Please give the listing again in full, leaving out its images.

■ ■ ■

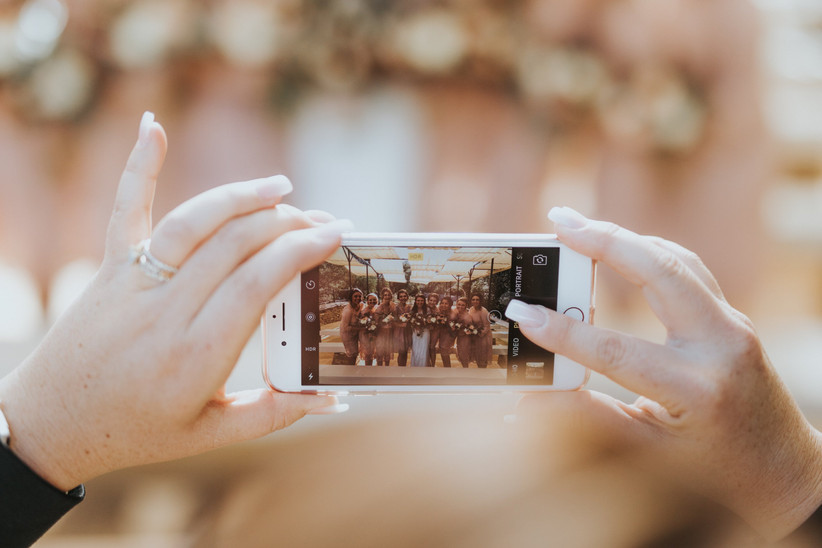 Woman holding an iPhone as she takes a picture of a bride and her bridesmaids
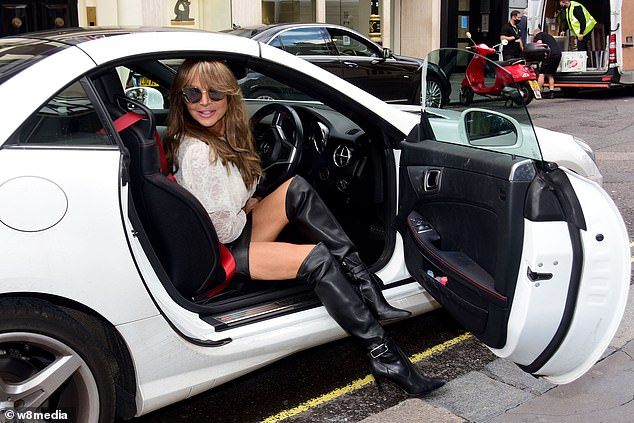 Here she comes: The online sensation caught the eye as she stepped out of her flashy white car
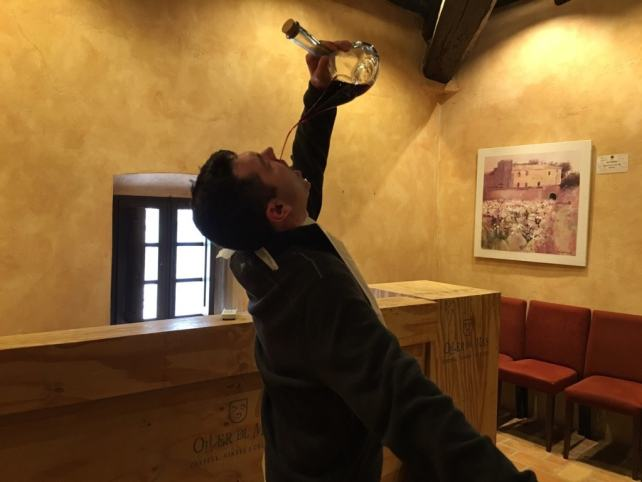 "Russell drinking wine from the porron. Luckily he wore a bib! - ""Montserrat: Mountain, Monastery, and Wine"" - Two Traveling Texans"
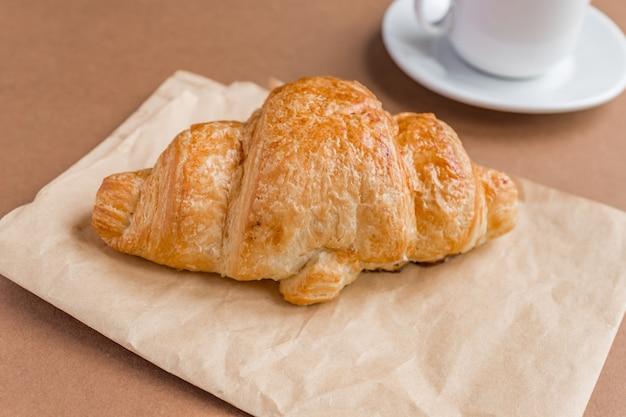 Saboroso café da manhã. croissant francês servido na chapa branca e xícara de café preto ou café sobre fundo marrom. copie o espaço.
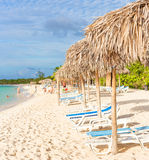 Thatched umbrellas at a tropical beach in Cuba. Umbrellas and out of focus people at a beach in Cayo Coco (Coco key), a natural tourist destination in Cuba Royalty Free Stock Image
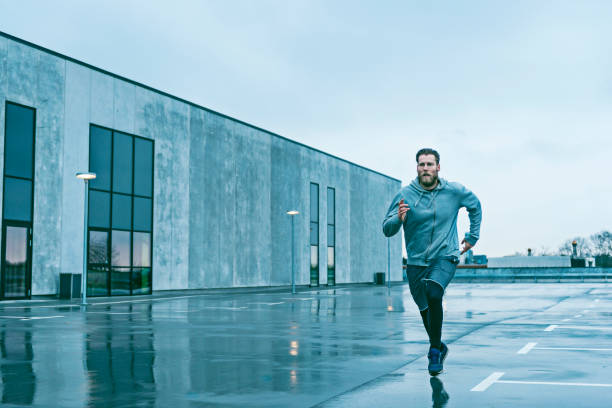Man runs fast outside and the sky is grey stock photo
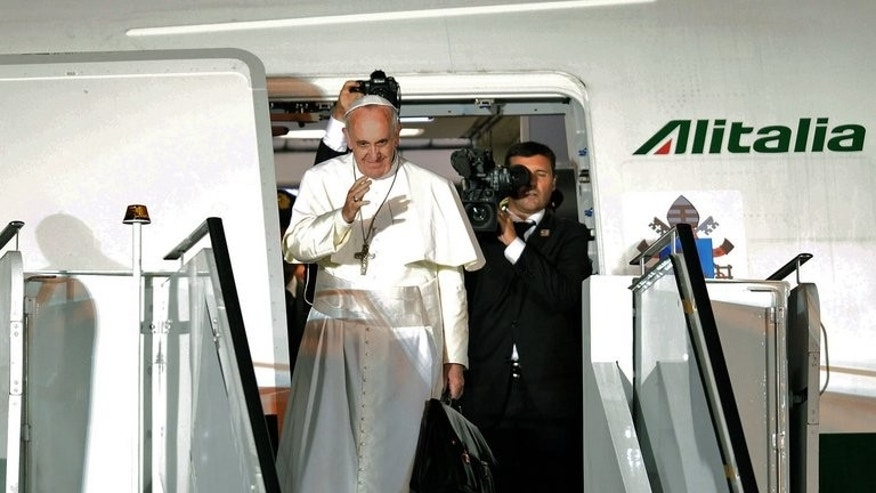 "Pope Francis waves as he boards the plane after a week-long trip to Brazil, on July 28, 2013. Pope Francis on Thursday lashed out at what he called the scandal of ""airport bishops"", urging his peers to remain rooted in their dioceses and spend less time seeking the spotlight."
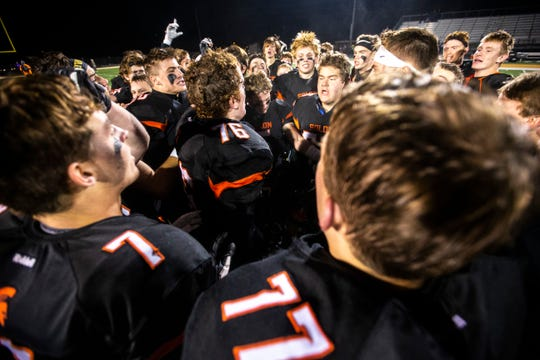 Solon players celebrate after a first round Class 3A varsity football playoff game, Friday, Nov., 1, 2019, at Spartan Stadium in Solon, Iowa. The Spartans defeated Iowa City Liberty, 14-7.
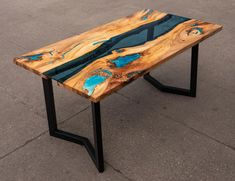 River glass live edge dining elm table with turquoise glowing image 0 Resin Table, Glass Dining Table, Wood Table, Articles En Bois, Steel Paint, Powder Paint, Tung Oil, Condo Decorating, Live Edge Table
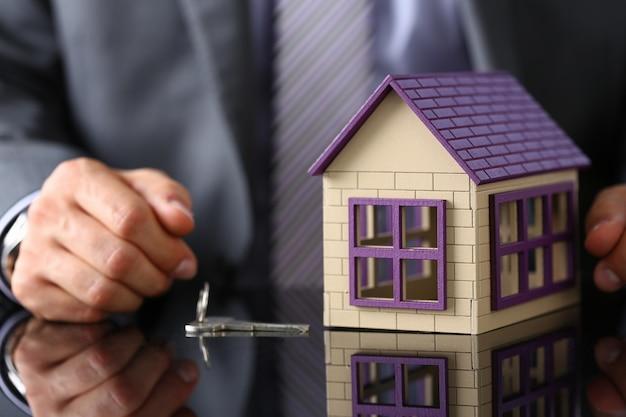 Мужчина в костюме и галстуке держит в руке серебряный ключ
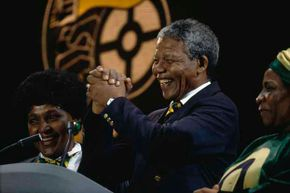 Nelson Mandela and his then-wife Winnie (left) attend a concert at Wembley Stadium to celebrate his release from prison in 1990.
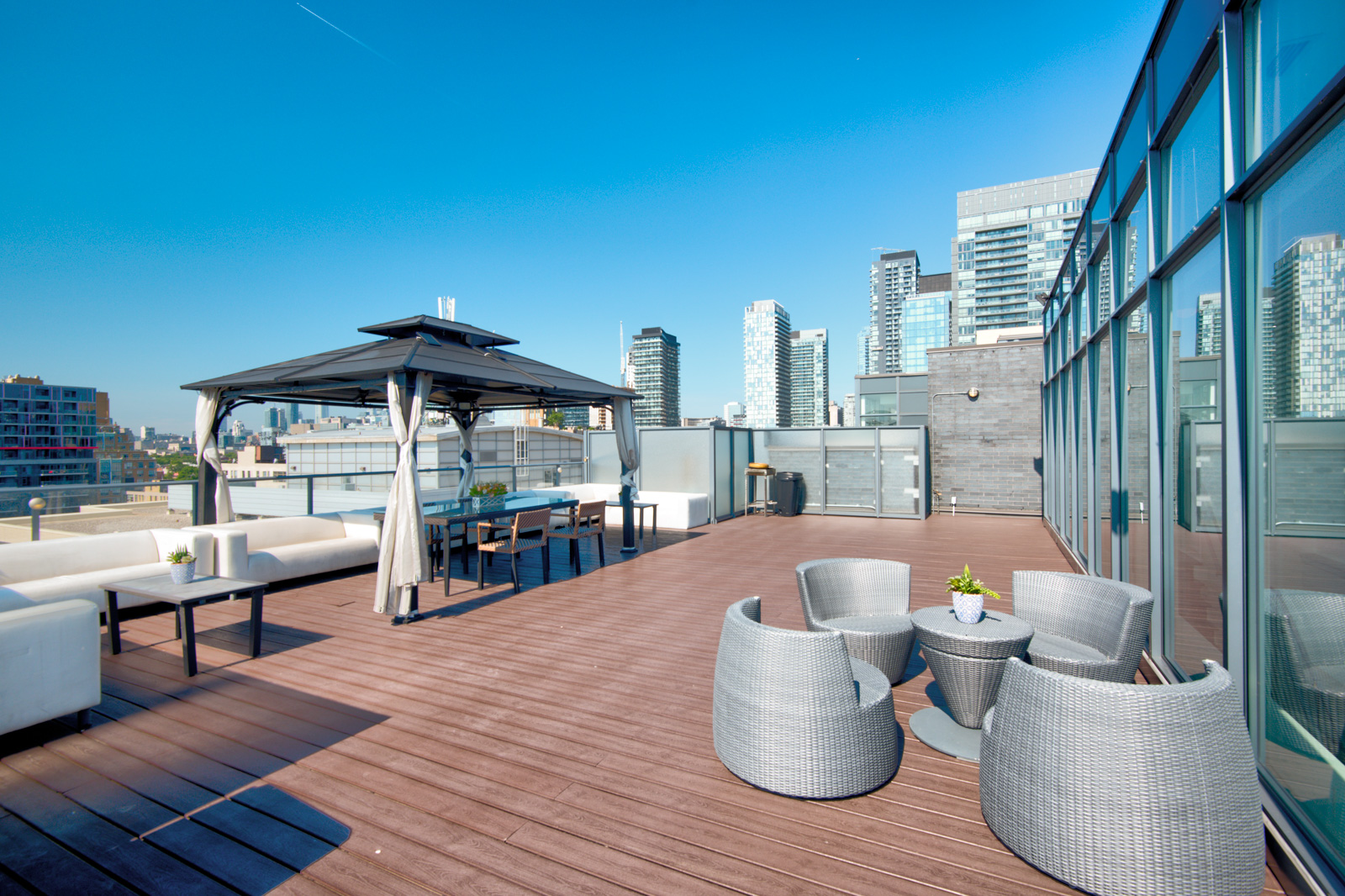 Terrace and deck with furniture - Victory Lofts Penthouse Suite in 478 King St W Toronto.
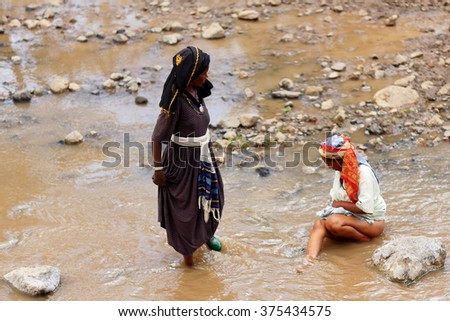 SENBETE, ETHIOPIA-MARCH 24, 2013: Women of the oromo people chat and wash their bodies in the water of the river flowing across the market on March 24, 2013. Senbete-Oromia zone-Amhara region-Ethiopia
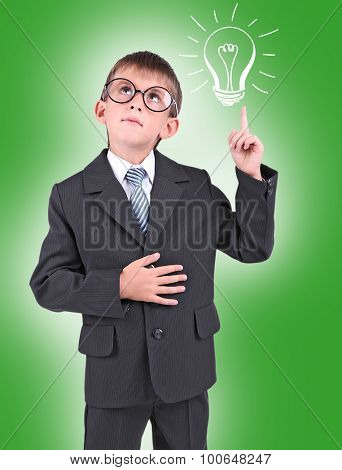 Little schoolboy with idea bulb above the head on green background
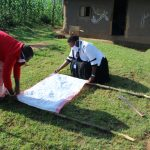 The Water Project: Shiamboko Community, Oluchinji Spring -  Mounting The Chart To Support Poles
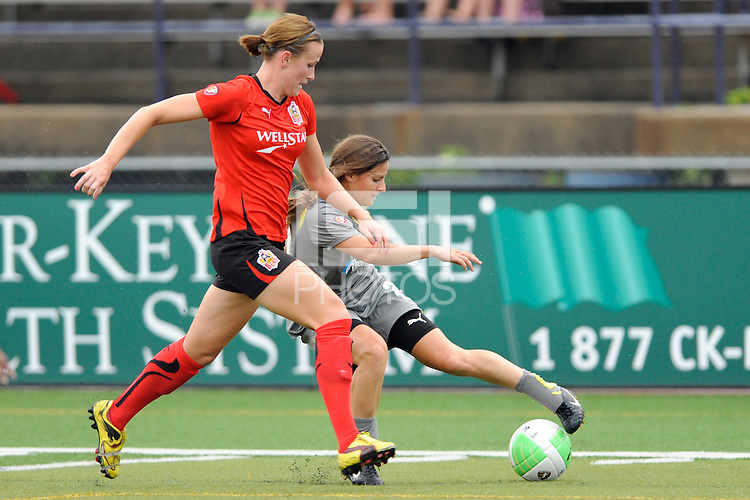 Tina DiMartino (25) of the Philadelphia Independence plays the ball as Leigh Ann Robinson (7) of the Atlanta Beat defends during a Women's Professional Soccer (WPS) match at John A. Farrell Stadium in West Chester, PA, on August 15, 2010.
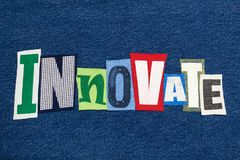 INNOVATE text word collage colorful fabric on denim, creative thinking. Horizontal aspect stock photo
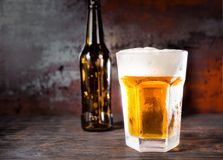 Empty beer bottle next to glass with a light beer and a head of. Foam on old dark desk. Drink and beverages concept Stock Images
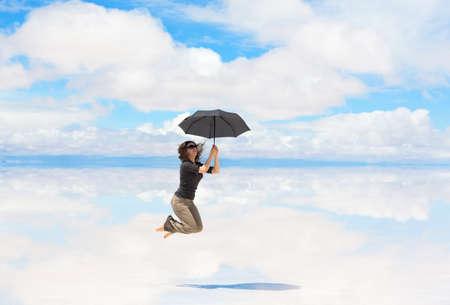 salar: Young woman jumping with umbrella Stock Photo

■ ■ ■

> **Written answer**:
 Woman holding an iPhone as she takes a picture of a bride and her bridesmaids
 Here she comes: The online sensation caught the eye as she stepped out of her flashy white car
 "Russell drinking wine from the porron. Luckily he wore a bib! - ""Montserrat: Mountain, Monastery, and Wine"" - Two Traveling Texans"
 Saboroso café da manhã. croissant francês servido na chapa branca e xícara de café preto ou café sobre fundo marrom. copie o espaço.
 Thatched umbrellas at a tropical beach in Cuba. Umbrellas and out of focus people at a beach in Cayo Coco (Coco key), a natural tourist destination in Cuba Royalty Free Stock Image
Man runs fast outside and the sky is grey stock photo
 "Pope Francis waves as he boards the plane after a week-long trip to Brazil, on July 28, 2013. Pope Francis on Thursday lashed out at what he called the scandal of ""airport bishops"", urging his peers to remain rooted in their dioceses and spend less time seeking the spotlight."
 Solon players celebrate after a first round Class 3A varsity football playoff game, Friday, Nov., 1, 2019, at Spartan Stadium in Solon, Iowa. The Spartans defeated Iowa City Liberty, 14-7.
 River glass live edge dining elm table with turquoise glowing image 0 Resin Table, Glass Dining Table, Wood Table, Articles En Bois, Steel Paint, Powder Paint, Tung Oil, Condo Decorating, Live Edge Table
 Мужчина в костюме и галстуке держит в руке серебряный ключ
 Nelson Mandela and his then-wife Winnie (left) attend a concert at Wembley Stadium to celebrate his release from prison in 1990.
 Terrace and deck with furniture - Victory Lofts Penthouse Suite in 478 King St W Toronto.
 SENBETE, ETHIOPIA-MARCH 24, 2013: Women of the oromo people chat and wash their bodies in the water of the river flowing across the market on March 24, 2013. Senbete-Oromia zone-Amhara region-Ethiopia
 Little schoolboy with idea bulb above the head on green background
 The Water Project: Shiamboko Community, Oluchinji Spring -  Mounting The Chart To Support Poles
 Tina DiMartino (25) of the Philadelphia Independence plays the ball as Leigh Ann Robinson (7) of the Atlanta Beat defends during a Women's Professional Soccer (WPS) match at John A. Farrell Stadium in West Chester, PA, on August 15, 2010.
 INNOVATE text word collage colorful fabric on denim, creative thinking. Horizontal aspect stock photo
 Empty beer bottle next to glass with a light beer and a head of. Foam on old dark desk. Drink and beverages concept Stock Images
 salar: Young woman jumping with umbrella Stock Photo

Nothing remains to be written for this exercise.